Aku bergidik ngeri. Mana inhaler sialan itu, batinku, sebelum akhirnya aku menemukannya di saku jaketku. Buru-buru kubuka tutupnya dan kuhirup. Rasa hangat menjalar di saluran pernafasanku.
Sebenarnya bukan cuma bandara yang membuatku gugup. Pagi tadi, Tika mengirimkan sebuah pesan singkat.
‘Ara datang,’ katanya. Aku membaca dua kata tersebut dan seketika, limpaku menggeliat.
‘Kamu yakin?’ balasku, buru-buru. Mataku tak lepas dari layar ponsel, menunggu balasan Tika. Tenang bodoh, rutukku pada diriku sendiri. Pesan baru terkirim dua detik lalu!
Tapi satu menit berlalu dan Tika belum membalas. Aku menggoyang-goyangkan ponselku dengan sebal, seolah dengan aku menggoyang-goyangkan ponselku, sebuah pesan akan masuk.
Entah apakah ada hubungannya atau tidak, ponselku bergetar. Aku membaca balasan dari Tika.
Ya, kata Robith, sih, begitu. Nanti aku kabari lagi saat aku bertemu Ara. Kapan kamu datang? Aku dan yang lain sudah sampai di Kyoto.

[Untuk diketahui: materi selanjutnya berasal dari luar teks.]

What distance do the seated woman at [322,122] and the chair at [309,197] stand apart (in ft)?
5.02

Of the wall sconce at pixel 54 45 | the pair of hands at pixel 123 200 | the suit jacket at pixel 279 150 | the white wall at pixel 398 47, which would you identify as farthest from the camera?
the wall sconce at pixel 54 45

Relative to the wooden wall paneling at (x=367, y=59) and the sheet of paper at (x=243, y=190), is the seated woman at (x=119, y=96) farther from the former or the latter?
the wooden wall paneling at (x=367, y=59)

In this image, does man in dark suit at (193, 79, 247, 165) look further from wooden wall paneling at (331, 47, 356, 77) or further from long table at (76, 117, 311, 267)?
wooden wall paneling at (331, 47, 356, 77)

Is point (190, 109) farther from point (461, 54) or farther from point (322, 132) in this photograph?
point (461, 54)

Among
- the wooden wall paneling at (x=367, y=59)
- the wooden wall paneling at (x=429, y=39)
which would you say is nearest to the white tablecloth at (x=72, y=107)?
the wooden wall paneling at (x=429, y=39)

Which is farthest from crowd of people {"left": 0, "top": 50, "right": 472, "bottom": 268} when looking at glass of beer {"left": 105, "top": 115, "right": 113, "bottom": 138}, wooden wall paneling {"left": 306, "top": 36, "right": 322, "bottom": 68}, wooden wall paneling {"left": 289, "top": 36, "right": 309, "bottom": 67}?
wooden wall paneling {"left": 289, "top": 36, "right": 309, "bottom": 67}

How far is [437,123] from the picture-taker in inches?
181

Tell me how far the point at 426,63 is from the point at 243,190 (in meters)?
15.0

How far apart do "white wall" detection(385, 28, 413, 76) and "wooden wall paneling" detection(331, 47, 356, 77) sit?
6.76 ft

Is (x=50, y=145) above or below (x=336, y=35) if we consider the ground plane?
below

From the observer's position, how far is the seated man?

Sebuah sumbat seolah dilepas dari tubuhku. Ara datang, ulangku, dalam kepala. Ara datang. Seketika aku merasa lega sekaligus ngeri. Lucu, bagaimana dua buah kata mempunyai kekuatan untuk merubah seseorang.

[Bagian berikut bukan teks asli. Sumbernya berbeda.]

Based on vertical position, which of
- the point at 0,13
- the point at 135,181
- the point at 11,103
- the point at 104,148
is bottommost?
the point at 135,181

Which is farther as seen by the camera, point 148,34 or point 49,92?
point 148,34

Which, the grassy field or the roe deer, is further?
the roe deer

Terdengar suara kaku seorang wanita dari pengeras suara di langit-langit, mengatakan bahwa pesawat tujuan Osaka, Jepang, akan segera lepas landas. Aku berdiri. Seketika rasa gugupku menjadi-jadi. Buru-buru kuraih koper dengan tangan kananku dan berjalan menuju pintu keberangkatan. Seorang petugas cantik memeriksa tiket dan surat-surat perjalananku, lantas tersenyum ramah. “Pesawat akan terbang selama tujuh jam. Selamat menikmati perjalanan Anda ke Jepang.” Tujuh jam perjalanan, aku memasukkan surat-surat berhargaku ke dalam tas, kemudian menghirup inhaler. Tujuh jam sebelum aku sampai di Kyoto. Sebuah suara lain di dalam kepalaku, yang berusaha kuabaikan, mencicit seperti gadis kecil.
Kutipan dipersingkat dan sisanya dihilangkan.